White Rice (100 G), Chicken Breast (100 G) and Avocados (1 Avocado, Ns As To Florida Or California)
Afternoon Snack
112 mg/dL
avg. peak value
Usually causes a medium spike
Avg. Food Score on Ultrahuman App
Ultrahuman Users got an UNSTABLE response
How to consume avocados, chicken breast, white rice without glucose spikes
Portion Control
Reduce the portion sizes of white rice, as it is the most likely contributor to spiking glucose levels in this meal combination.
Increase Fiber Intake
Add more high-fiber vegetables such as broccoli, spinach, or kale to your meal.
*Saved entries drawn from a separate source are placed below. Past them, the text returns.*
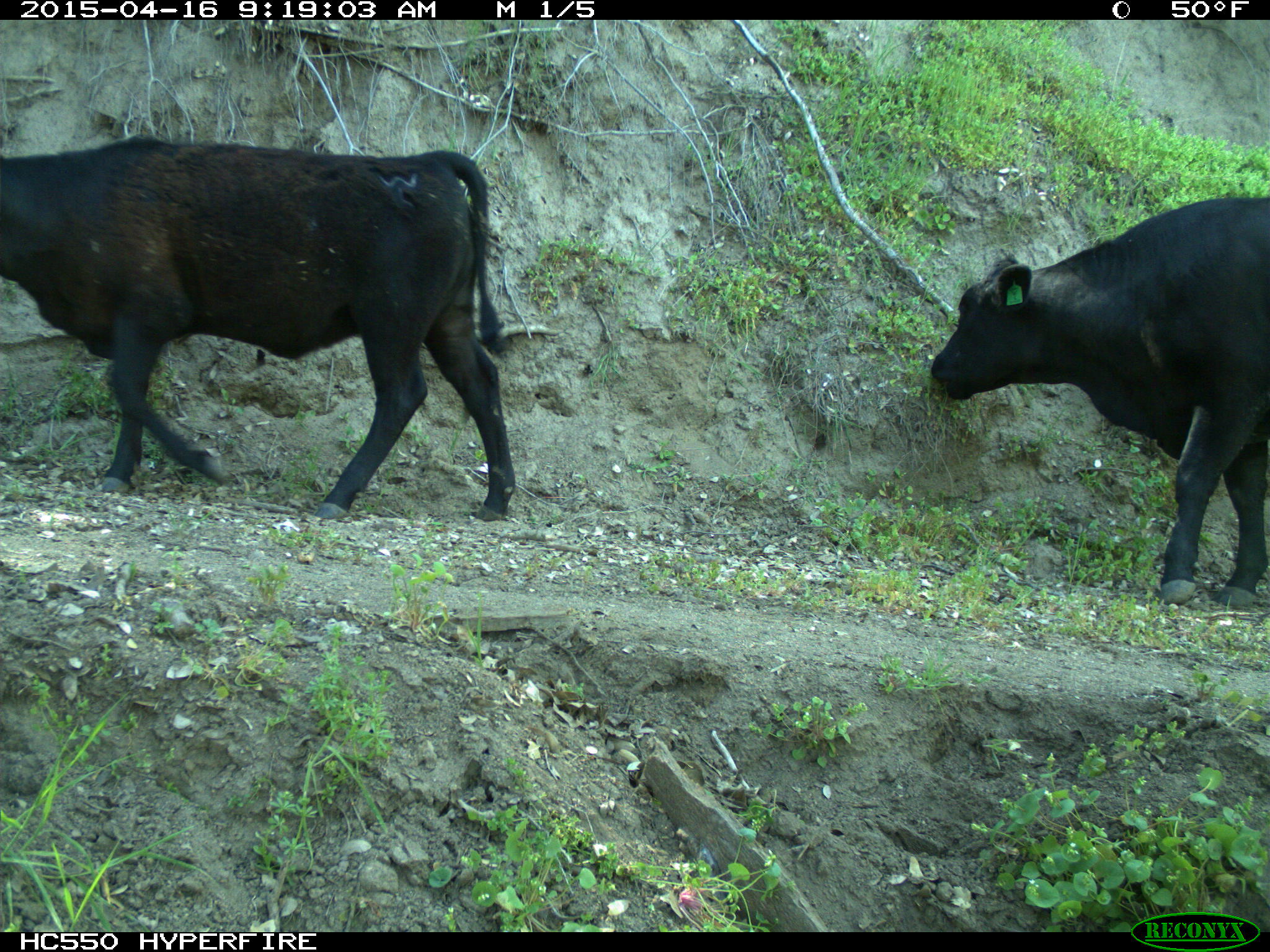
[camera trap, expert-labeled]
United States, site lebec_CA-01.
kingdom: Animalia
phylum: Chordata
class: Mammalia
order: Artiodactyla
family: Bovidae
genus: Bos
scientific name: Bos taurus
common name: domestic cow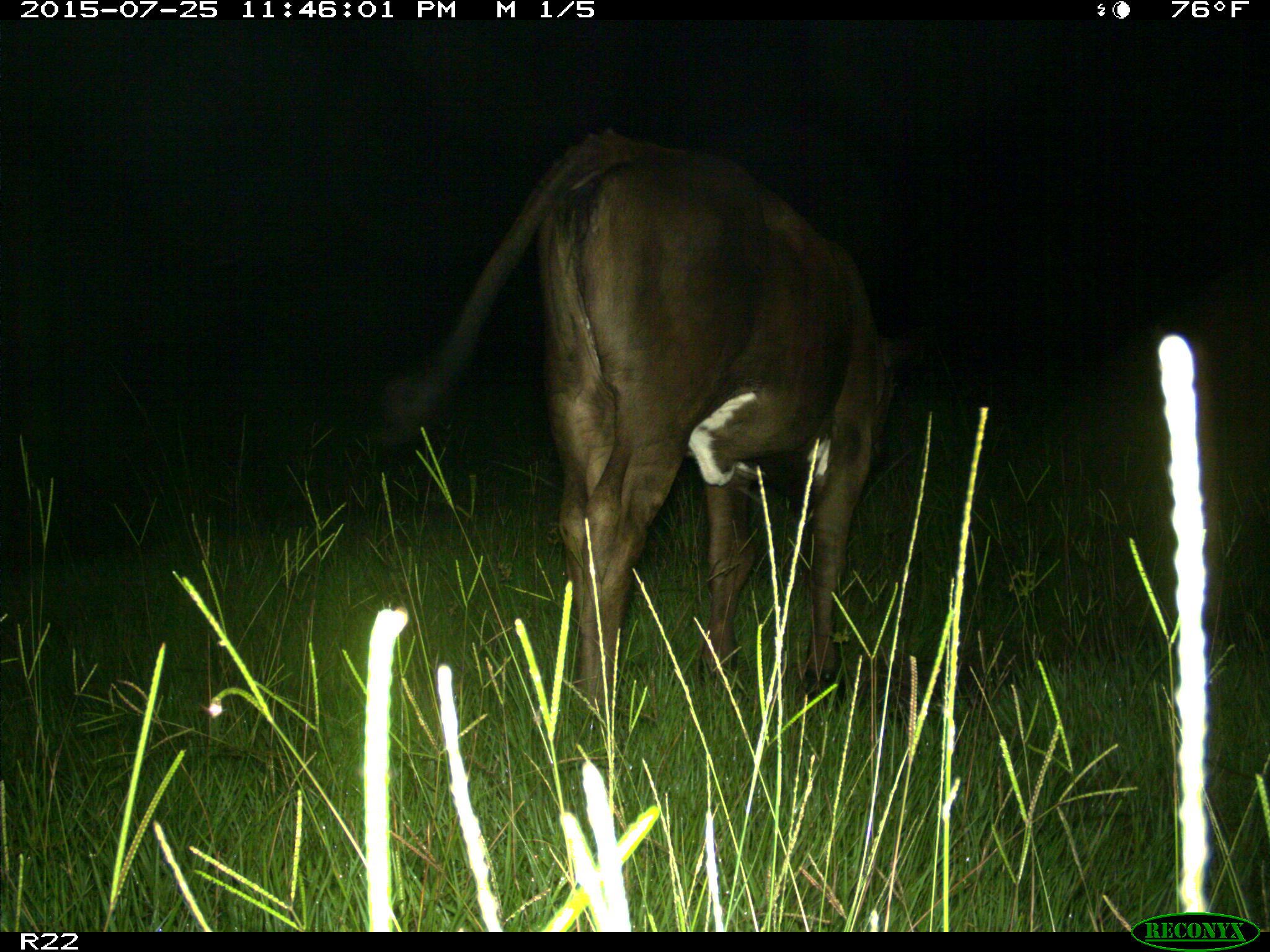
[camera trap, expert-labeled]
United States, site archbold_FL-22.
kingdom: Animalia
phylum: Chordata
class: Mammalia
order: Artiodactyla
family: Bovidae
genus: Bos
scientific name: Bos taurus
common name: domestic cow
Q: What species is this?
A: Bos taurus (domestic cow).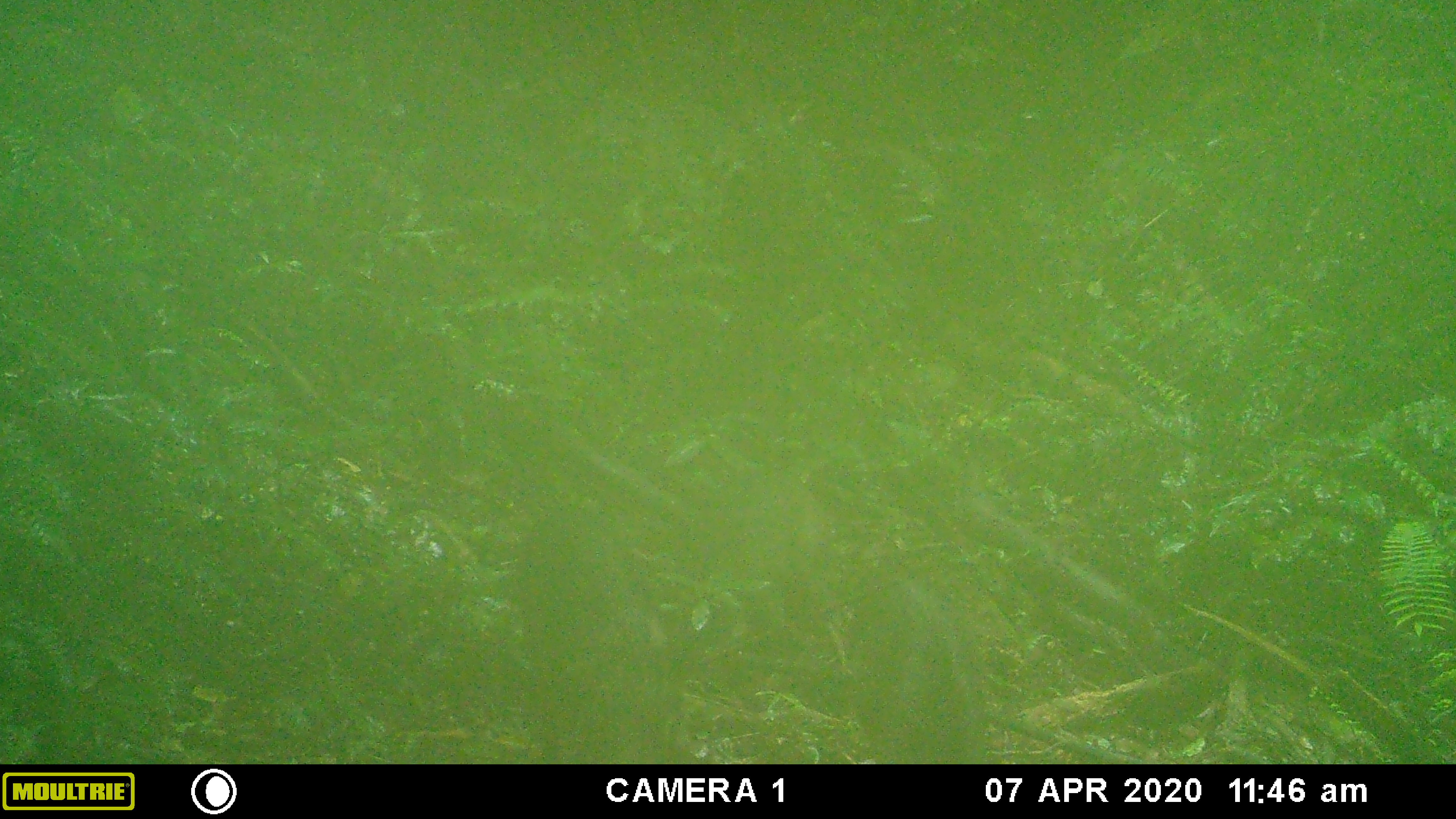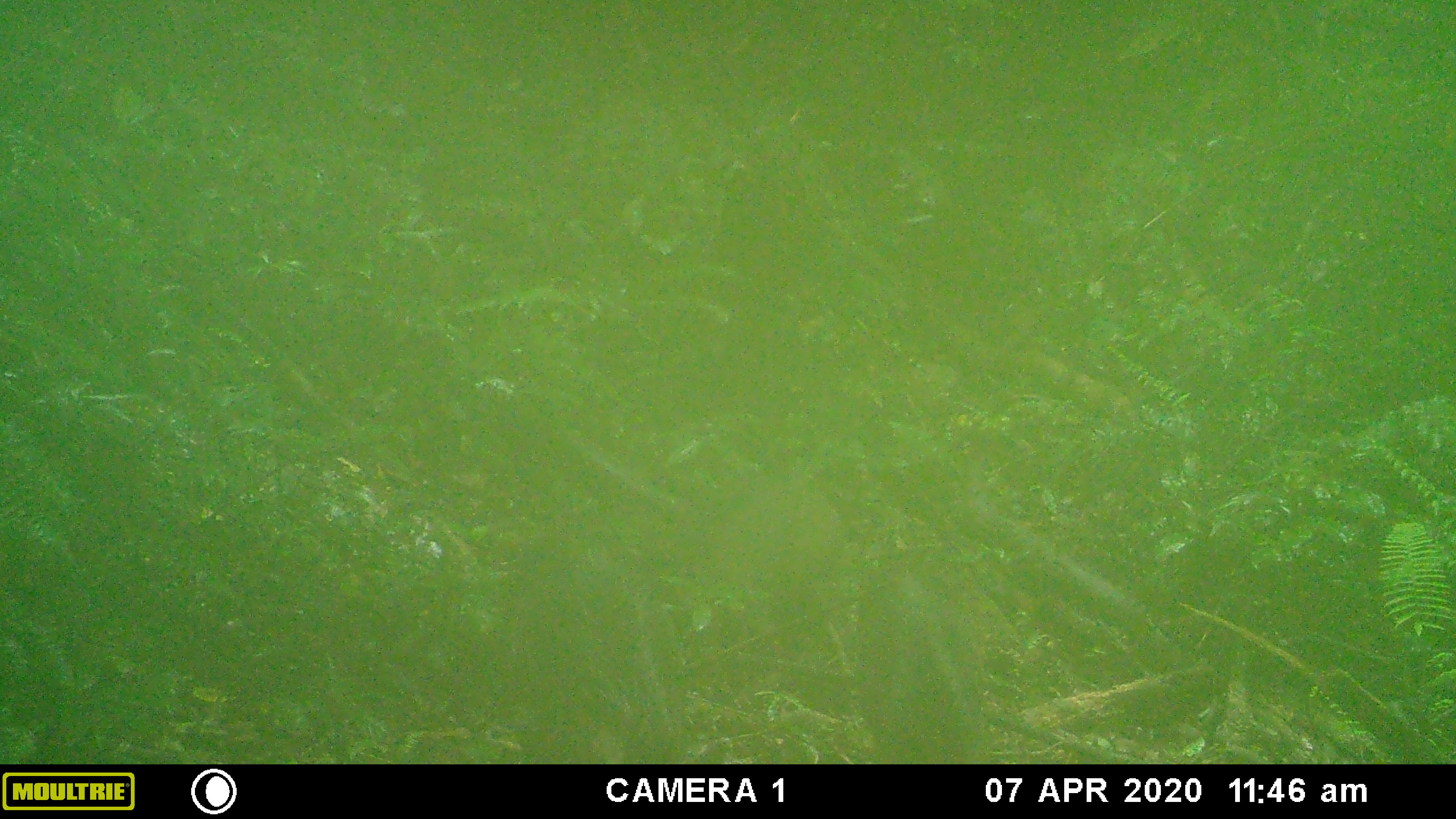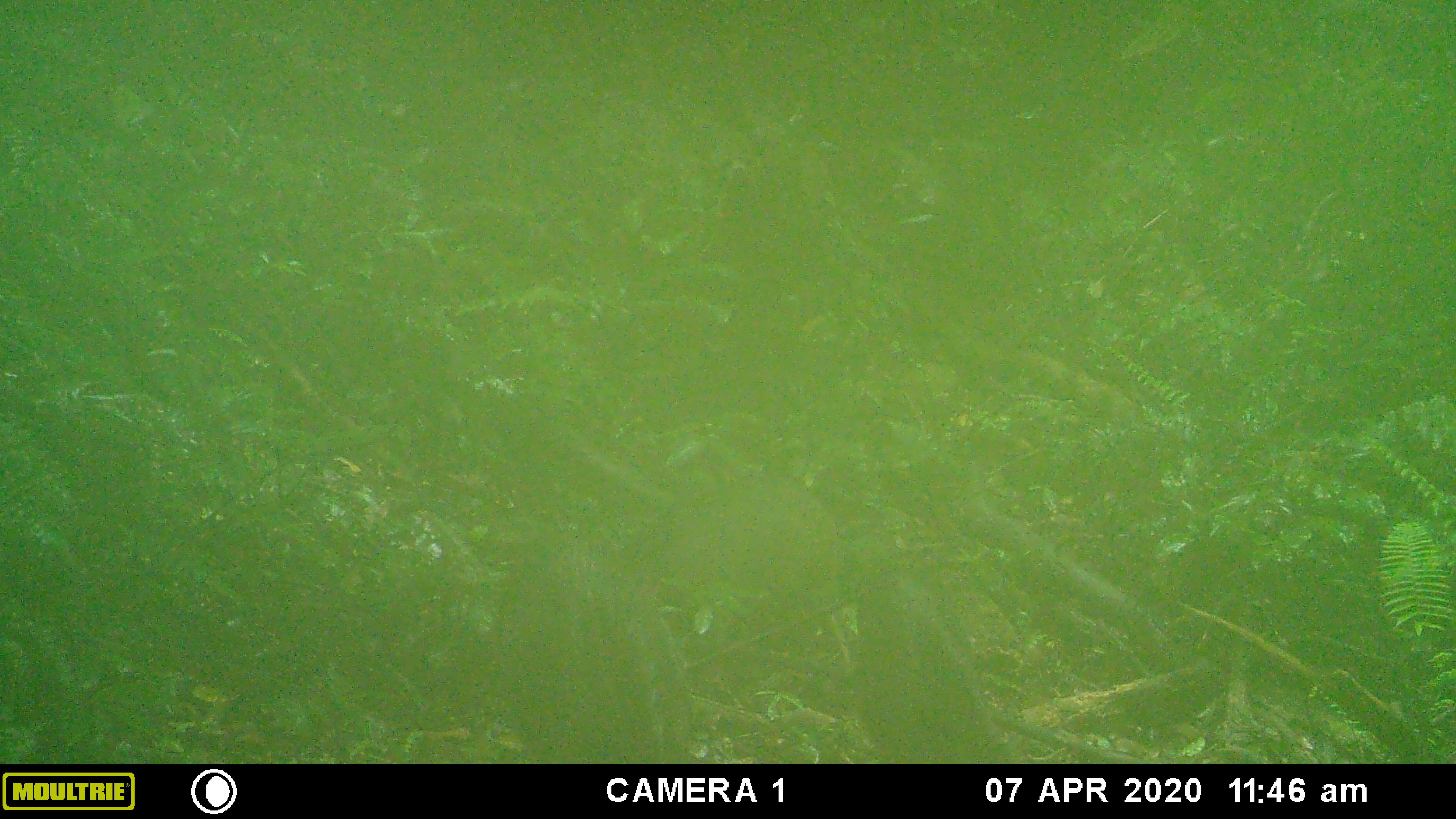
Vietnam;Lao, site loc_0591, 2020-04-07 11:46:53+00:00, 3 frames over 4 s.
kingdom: Animalia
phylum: Chordata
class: Mammalia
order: Artiodactyla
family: Suidae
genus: Sus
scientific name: Sus scrofa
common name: eurasian wild pig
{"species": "eurasian wild pig (Sus scrofa)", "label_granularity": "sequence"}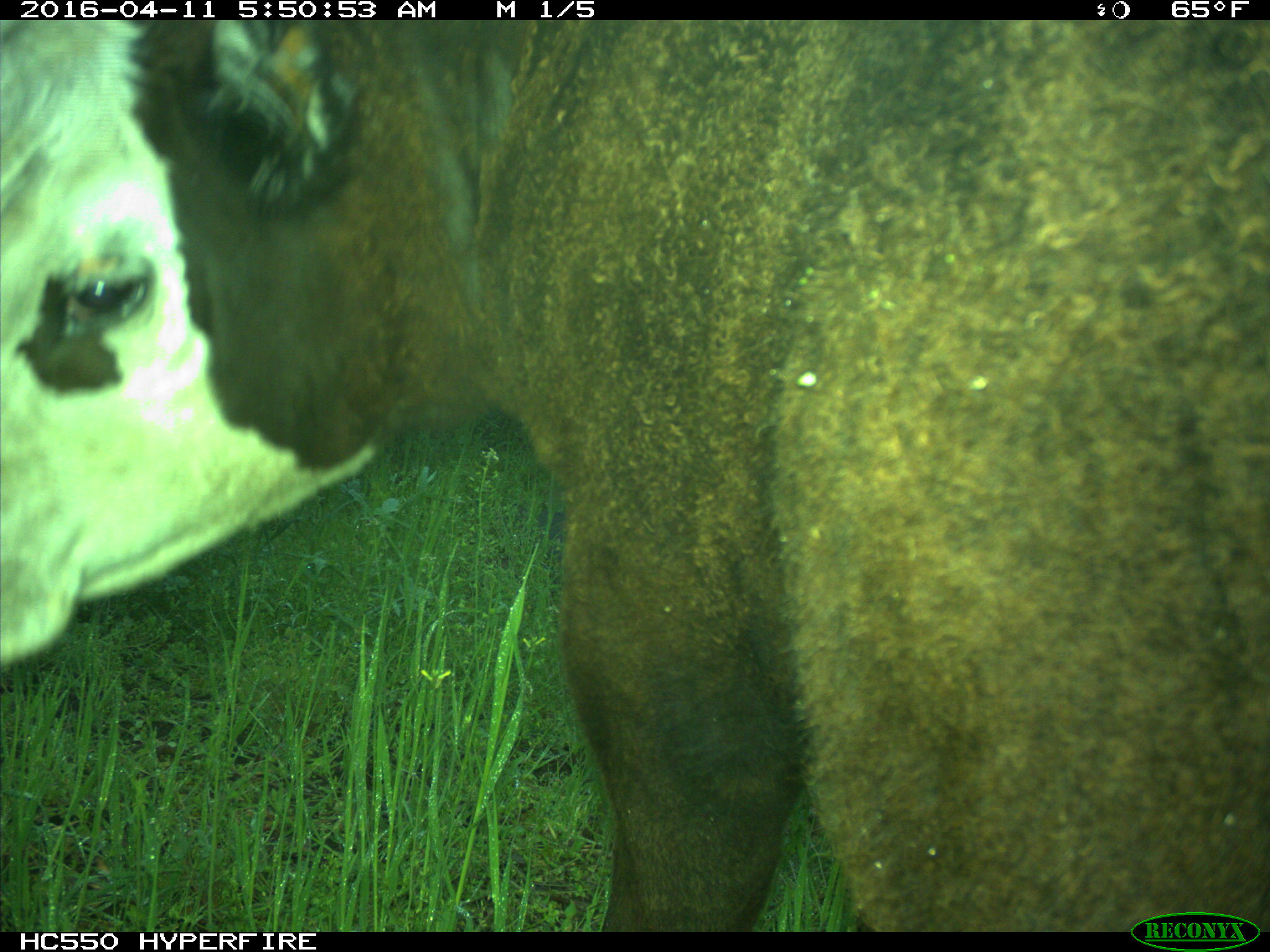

This can help slow down the absorption of glucose.
Incorporate Healthy Fats
Include a small serving of nuts or seeds, like almonds or chia seeds, which can help stabilize blood sugar levels.
Swap White Rice
Replace white rice with a whole grain alternative like quinoa or barley, which may have a more gradual impact on glucose levels.
Protein Balance
Ensure that your meal includes an adequate amount of protein from the chicken breast to help slow down carbohydrate absorption.
Timing of Consumption
Consider consuming avocados and vegetables before eating the rice and chicken. This may help in moderating the glucose response.
Hydration
Drink plenty of water before and during your meal, as staying hydrated can help with digestion and stabilization of blood sugar levels.
Herbs and Spices
Incorporate cinnamon or turmeric into your meal, as they have properties that may help in managing glucose levels.
Include a Legume
Add a serving of lentils or chickpeas to your meal for additional fiber and protein, which can help mitigate glucose spikes.
Monitor and Adjust
Keep track of how your body responds to different combinations and amounts, and adjust accordingly.